表示テキスト ::
+ + +
回復するインバウンド&未回復のアウトバウンド

順調に回復したインバウンドは2023年の10月には
とうとう2019年水準まで戻りました。

それと比較して、日本人が海外渡航する
アウトバウンド
が伸び悩んでいます。
コロナ禍以降の回復は鈍く、残念ながら
まだ60%しか戻っていません
政策として始まった国内旅行向けのGo To
国内旅行が活況だったり、円安航空券代の高騰
燃油サーチャージの値上げなど直接的な要因や
ロシアのウクライナ侵攻、イスラエルとハマスの
戦争などの世界情勢物価高による経済的な問題や、
オンライン会議で海外出張の減少、若い世代にとって
「海外旅行」の価値が相対的に低くなった
などの要因もあるでしょう。

この年末年始、休暇で海外に行く人も増えているかと
思います。2024年に期待しましょう。

https://www.jnto.go.jp/statistics/data/20231220_monthly.pdf

インバウンドの恐るべき伸びしろ 

インバウンド訪日数がすでに2019年11月比を
超えたことは上述の通りですが、驚くべきことは、
国別訪日者数の第2位である中国マーケットが
2023年累計で24%しか戻っておらず

2023年11月単月で見ても35%強しか戻っていないということなのです。
+ + +
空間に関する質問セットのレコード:

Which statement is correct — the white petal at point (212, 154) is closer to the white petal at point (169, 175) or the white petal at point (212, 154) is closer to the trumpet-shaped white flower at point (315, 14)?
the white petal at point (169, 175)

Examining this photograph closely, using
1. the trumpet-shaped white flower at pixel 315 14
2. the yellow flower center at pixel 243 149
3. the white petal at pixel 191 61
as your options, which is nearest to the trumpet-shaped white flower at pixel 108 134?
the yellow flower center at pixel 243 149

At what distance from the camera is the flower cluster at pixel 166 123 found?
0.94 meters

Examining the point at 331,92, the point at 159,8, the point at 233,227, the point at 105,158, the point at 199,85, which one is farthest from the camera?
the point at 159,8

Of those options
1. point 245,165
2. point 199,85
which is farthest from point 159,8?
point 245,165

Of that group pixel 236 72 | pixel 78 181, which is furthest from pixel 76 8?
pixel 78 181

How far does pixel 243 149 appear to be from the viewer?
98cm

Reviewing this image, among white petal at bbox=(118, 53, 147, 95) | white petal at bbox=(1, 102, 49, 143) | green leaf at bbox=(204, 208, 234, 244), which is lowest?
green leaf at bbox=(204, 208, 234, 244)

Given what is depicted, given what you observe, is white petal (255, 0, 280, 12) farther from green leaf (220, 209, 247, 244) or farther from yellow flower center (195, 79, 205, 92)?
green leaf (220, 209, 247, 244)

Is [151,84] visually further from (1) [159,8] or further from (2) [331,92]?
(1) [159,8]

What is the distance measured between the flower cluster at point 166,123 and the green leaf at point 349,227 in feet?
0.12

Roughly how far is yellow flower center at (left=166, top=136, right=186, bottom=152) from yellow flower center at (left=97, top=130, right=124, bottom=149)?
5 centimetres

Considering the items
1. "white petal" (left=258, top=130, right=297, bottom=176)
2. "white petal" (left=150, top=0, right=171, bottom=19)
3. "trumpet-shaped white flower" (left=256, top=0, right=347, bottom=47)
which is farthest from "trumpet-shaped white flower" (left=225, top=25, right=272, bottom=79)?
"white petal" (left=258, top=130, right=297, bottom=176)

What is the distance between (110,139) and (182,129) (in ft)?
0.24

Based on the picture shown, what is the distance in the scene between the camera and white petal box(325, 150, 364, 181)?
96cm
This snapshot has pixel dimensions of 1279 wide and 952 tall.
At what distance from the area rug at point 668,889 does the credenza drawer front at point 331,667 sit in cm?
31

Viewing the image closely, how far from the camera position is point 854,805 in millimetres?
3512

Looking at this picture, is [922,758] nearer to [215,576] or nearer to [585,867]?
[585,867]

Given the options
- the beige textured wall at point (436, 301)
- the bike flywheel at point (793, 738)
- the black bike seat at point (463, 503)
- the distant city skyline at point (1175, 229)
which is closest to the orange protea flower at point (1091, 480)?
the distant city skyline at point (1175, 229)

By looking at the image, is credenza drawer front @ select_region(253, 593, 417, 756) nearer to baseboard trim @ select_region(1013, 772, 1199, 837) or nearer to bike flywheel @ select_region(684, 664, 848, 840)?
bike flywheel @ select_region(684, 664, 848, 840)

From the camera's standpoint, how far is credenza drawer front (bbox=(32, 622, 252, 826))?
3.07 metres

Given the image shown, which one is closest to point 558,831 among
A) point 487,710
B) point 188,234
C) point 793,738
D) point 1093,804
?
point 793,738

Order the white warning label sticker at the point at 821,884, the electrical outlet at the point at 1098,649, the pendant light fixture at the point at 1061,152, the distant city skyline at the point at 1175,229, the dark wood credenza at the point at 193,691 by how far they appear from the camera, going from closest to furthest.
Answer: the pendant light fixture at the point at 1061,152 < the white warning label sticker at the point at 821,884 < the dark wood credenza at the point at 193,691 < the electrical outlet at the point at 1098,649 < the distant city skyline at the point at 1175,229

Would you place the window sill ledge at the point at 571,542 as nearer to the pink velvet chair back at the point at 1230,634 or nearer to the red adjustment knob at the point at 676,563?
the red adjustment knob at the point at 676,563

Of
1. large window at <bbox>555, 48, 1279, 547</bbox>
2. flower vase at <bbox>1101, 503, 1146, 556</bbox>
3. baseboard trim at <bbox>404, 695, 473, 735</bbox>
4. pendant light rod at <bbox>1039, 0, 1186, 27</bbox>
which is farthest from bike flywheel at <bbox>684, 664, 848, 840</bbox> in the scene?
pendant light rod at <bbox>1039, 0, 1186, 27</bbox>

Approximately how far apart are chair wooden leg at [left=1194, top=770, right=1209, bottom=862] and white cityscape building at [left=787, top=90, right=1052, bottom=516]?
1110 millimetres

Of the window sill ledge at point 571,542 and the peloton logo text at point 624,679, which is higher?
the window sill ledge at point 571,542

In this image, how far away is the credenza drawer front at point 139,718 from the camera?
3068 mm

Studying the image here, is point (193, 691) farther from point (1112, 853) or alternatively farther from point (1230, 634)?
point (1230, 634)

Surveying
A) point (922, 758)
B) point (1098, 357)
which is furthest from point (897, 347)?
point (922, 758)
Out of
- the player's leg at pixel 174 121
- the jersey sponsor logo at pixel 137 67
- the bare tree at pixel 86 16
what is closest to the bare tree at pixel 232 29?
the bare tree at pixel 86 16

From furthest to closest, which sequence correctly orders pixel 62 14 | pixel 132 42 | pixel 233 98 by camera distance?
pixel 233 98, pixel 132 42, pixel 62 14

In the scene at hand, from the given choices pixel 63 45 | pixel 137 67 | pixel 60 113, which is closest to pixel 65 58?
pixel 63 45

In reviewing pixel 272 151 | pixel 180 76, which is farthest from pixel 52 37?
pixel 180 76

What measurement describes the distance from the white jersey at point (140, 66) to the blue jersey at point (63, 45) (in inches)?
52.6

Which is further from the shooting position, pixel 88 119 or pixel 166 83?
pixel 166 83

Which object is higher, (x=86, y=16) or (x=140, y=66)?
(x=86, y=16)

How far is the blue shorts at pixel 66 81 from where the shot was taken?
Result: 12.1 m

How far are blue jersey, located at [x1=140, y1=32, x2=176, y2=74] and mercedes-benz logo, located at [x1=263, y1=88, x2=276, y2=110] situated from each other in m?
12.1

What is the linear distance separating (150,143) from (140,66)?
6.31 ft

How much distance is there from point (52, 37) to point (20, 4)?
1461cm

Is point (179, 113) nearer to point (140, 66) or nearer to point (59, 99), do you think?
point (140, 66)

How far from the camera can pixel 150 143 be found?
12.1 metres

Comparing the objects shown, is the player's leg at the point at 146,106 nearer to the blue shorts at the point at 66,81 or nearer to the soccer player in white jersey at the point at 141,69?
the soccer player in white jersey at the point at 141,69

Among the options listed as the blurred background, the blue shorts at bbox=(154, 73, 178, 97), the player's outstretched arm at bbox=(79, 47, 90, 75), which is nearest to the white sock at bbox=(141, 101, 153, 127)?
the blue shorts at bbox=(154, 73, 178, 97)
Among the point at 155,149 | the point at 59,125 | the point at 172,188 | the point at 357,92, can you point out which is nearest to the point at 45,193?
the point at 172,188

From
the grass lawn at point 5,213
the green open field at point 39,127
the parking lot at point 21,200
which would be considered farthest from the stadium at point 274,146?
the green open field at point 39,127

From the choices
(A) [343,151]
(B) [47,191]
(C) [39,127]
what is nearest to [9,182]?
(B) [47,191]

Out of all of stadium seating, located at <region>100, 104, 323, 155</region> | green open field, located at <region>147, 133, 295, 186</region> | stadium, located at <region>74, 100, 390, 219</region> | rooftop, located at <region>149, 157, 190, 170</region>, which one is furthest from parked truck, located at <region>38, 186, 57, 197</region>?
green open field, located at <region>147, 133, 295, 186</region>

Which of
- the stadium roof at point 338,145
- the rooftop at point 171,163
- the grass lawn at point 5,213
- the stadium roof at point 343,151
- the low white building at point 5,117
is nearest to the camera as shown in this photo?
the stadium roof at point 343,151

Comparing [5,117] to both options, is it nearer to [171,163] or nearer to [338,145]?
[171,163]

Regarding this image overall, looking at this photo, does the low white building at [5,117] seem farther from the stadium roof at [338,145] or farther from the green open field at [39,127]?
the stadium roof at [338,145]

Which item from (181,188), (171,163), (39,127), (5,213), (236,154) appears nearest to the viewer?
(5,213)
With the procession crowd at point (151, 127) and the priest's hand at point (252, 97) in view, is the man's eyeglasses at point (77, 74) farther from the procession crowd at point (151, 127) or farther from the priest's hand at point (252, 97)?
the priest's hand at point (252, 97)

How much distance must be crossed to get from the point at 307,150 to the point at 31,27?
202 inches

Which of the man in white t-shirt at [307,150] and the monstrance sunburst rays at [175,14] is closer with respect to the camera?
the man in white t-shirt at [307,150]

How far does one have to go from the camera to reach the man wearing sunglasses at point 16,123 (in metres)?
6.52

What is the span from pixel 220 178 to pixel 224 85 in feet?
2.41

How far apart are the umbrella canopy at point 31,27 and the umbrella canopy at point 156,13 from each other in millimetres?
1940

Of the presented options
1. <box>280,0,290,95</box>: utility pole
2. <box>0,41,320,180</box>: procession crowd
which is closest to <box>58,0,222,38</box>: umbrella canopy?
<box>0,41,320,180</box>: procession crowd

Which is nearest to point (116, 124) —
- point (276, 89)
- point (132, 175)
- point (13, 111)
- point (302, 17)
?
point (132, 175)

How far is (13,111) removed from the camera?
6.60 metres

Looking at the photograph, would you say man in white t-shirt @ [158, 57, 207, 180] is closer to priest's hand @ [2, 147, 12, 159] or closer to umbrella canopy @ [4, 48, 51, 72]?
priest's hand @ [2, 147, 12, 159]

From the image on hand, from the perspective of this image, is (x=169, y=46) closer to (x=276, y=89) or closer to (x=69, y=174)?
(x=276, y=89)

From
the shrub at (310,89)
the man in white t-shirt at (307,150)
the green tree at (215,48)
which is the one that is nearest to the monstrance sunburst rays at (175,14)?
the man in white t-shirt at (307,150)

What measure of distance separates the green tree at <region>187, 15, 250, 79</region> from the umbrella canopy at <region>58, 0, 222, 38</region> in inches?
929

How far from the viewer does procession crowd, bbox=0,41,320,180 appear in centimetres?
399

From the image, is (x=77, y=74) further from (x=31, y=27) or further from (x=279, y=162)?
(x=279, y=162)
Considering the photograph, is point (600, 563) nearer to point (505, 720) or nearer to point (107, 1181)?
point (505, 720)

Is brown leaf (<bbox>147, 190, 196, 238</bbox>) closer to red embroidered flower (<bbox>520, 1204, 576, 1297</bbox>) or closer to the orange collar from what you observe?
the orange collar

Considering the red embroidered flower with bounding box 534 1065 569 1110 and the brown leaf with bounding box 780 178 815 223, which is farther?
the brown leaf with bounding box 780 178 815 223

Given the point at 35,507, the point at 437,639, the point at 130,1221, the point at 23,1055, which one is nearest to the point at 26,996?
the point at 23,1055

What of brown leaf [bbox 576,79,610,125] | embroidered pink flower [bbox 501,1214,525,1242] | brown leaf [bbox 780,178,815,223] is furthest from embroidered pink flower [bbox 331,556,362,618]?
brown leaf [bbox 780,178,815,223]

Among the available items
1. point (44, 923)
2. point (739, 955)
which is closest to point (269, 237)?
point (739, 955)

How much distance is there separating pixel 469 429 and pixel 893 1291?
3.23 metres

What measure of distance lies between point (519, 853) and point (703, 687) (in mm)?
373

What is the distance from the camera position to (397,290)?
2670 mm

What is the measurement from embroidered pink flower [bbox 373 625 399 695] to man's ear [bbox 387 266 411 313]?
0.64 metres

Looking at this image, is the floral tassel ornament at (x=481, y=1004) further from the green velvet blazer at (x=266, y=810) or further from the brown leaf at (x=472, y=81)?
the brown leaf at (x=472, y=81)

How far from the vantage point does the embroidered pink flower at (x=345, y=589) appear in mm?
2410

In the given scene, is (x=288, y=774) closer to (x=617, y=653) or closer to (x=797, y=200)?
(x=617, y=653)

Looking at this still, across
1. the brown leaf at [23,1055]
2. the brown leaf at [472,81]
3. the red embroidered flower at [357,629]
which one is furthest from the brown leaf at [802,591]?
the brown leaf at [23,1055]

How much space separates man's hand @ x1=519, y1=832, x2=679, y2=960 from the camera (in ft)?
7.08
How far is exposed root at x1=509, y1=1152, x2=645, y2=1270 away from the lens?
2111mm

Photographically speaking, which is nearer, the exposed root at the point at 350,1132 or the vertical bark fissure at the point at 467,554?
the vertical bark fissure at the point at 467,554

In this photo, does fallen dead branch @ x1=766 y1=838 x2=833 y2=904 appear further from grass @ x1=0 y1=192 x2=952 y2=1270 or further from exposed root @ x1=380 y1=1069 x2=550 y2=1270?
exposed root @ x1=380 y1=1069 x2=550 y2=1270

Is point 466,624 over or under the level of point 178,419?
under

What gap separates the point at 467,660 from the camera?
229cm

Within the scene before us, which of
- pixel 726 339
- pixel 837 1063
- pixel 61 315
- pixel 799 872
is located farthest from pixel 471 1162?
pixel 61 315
+ + +
やること ::
- A) レコードの中から、「Examining」という語を含む行をすべて返してください。
- B) 訪日・海外旅行についての文章を、最後の文の後から書き継いでください。
訪日・海外旅行についての文章とレコードは互いに関係がありません。

タスク別結果 ::
- A)
Examining this photograph closely, using
Examining the point at 331,92, the point at 159,8, the point at 233,227, the point at 105,158, the point at 199,85, which one is farthest from the camera?

- B)
https://www.jnto.go.jp/statistics/data/20231220_monthly.pdf

もしも、中国マーケットがフル回復したら?
インバウンドの受け入れはどうなることでしょうか。
すでにオーバーツーリズムや人材不足が
叫ばれている今、各地のインバウンドは
対応できるのでしょうか。

成田・羽田・関空以外の就航地

例えば、中国マーケットが本格的に戻ったとすると、
2019年の中国人訪問者数は約960万人だったので、
その75%の672万人が潜在的な訪日観光客だと考えられます。
単純計算で1日あたり1万8千人です。
成田空港には全体の30%が降り立ちます※から、
5,400人が現状に加算されることになります。
1機当たり搭乗者数は200人~350人程度ですから、
多めに350人で割っても15.4機/1日当たりを
増便しなければ追いつきません。

成田/羽田/関空などメイン空港はすでに発着枠が
いっぱい
です。もちろんインバウンド増加に向けて、
成田や関空もターミナル増設や国際線の拡充など
図っていますが、まだ先の話ですし、人手不足が
深刻でこれ以上増やすのは難しいでしょう。

地方空港と地方のこれから

中国マーケットがフル回復せずとも、リピーターの
増加もあり、今後は益々地方国際空港への
インバウンド流入
が加速すると考えられます。
その地域の観光地の整備、宿泊施設や飲食などの
収容人数の拡充はもちろんのこと、空港から市内、
観光地へのアクセスなど行政のバックアップなど
資金力
も問われます。

メインの観光地で今起きている
オーバーツーリズム問題がまもなく地方にも
やってきますし、すでにやってきている所は
今後収まるどころか、まだまだ続くということです。

最後に

今年は日本に5回来たよ!」と笑顔で
アジアの友人が教えてくれました。
北海道・東京・大阪・福岡・沖縄を
楽しんだそうです。

来年はもっと来たいよ!」という言葉を
複雑な気持ちで聞きました。

2024年は日本が観光立国として
試される1年になる
でしょう。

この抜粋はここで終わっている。